Promethium is a lanthanide or rare-earth metal, one of 15 elements with atomic numbers 57 through 71. These metals have unique magnetic and electronic properties due to "lanthanide contraction," where atomic and ionic radii decrease despite increasing atomic numbers. This phenomenon had not been experimentally observed in all lanthanides in solution until now. The findings were published in Nature.
At any given time, only about a pound of naturally occurring promethium exists on Earth due to its short half-life. ORNL created a sample of promethium-147 with a half-life of 2.6 years from nuclear reactor waste. “We had around 40 or 50% of the entire stock of purified promethium on the planet at the beamline to study,” said Bruce Ravel, lead beamline scientist at BMM and co-author of this research.
The sample started at ORNL, where scientists extracted material from the High Flux Isotope Reactor waste stream and separated the promethium. Safely packaging and transporting it from Tennessee to New York took significant logistical planning.
To study promethium's chemical structure, scientists stabilized it in water using bispyrrolidine diglycolamide ligands before measuring it with X-ray absorption spectroscopy (XAS) at BMM. “To the best of our knowledge, this was the first time that anyone measured promethium with XAS,” remarked Ravel.
In solution, the promethium ion formed bonds with nine neighboring oxygen atoms. The results confirmed that promethium fits into the theorized pattern of lanthanide contraction.

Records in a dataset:
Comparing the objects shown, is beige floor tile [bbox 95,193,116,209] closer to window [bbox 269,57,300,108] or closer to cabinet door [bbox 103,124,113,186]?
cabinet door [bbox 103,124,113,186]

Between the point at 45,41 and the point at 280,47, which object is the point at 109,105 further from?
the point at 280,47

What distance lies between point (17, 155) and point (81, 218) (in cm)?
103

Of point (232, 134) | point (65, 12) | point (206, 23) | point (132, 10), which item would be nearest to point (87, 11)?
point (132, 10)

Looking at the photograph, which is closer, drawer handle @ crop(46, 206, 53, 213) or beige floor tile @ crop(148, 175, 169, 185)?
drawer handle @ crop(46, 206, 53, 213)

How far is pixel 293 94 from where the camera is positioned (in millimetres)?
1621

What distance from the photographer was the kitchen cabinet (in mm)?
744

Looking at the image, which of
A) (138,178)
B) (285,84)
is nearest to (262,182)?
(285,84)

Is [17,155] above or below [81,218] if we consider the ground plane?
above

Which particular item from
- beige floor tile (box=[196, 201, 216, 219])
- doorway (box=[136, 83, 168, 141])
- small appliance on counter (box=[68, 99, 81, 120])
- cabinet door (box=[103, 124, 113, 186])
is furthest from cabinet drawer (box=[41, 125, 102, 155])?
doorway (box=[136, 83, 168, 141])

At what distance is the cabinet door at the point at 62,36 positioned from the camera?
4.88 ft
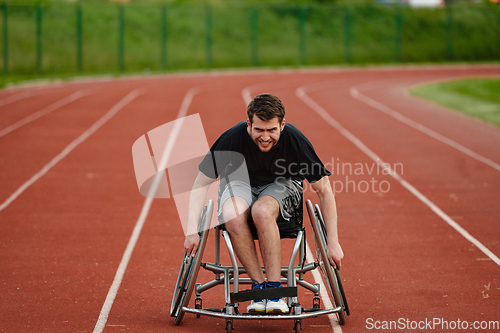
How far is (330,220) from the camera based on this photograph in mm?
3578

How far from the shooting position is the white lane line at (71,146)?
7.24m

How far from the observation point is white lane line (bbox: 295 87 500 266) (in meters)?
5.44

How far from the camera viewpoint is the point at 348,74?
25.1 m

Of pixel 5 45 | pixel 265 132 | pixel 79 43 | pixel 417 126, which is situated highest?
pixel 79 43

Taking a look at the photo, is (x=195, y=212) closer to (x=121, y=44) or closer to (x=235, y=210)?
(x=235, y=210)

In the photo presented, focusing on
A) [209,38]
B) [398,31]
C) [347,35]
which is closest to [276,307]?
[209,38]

--

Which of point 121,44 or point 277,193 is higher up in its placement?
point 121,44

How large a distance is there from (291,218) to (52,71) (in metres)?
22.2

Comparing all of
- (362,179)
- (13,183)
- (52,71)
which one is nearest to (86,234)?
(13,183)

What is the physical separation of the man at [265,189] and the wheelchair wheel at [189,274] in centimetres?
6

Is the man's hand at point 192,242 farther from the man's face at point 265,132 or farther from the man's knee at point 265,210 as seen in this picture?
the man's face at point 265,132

==

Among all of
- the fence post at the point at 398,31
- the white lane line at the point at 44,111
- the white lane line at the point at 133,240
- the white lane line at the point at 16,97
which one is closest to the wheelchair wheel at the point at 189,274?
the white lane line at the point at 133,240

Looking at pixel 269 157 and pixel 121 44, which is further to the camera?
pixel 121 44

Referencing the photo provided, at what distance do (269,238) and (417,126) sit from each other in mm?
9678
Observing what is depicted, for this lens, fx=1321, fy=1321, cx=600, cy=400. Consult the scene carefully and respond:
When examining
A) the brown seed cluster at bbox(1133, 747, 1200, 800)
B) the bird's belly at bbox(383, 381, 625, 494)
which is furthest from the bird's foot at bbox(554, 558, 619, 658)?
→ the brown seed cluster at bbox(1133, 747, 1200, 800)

_Exercise tasks_:
1 - Set down the section of the promethium passage that begins at the words "The sample started" and stops after "significant logistical planning.", copying it word for word.
2 - Name every all-capital abbreviation that appears in the promethium passage.

_The replies_:
1 -
The sample started at ORNL, where scientists extracted material from the High Flux Isotope Reactor waste stream and separated the promethium. Safely packaging and transporting it from Tennessee to New York took significant logistical planning.

2 - ORNL, BMM, XAS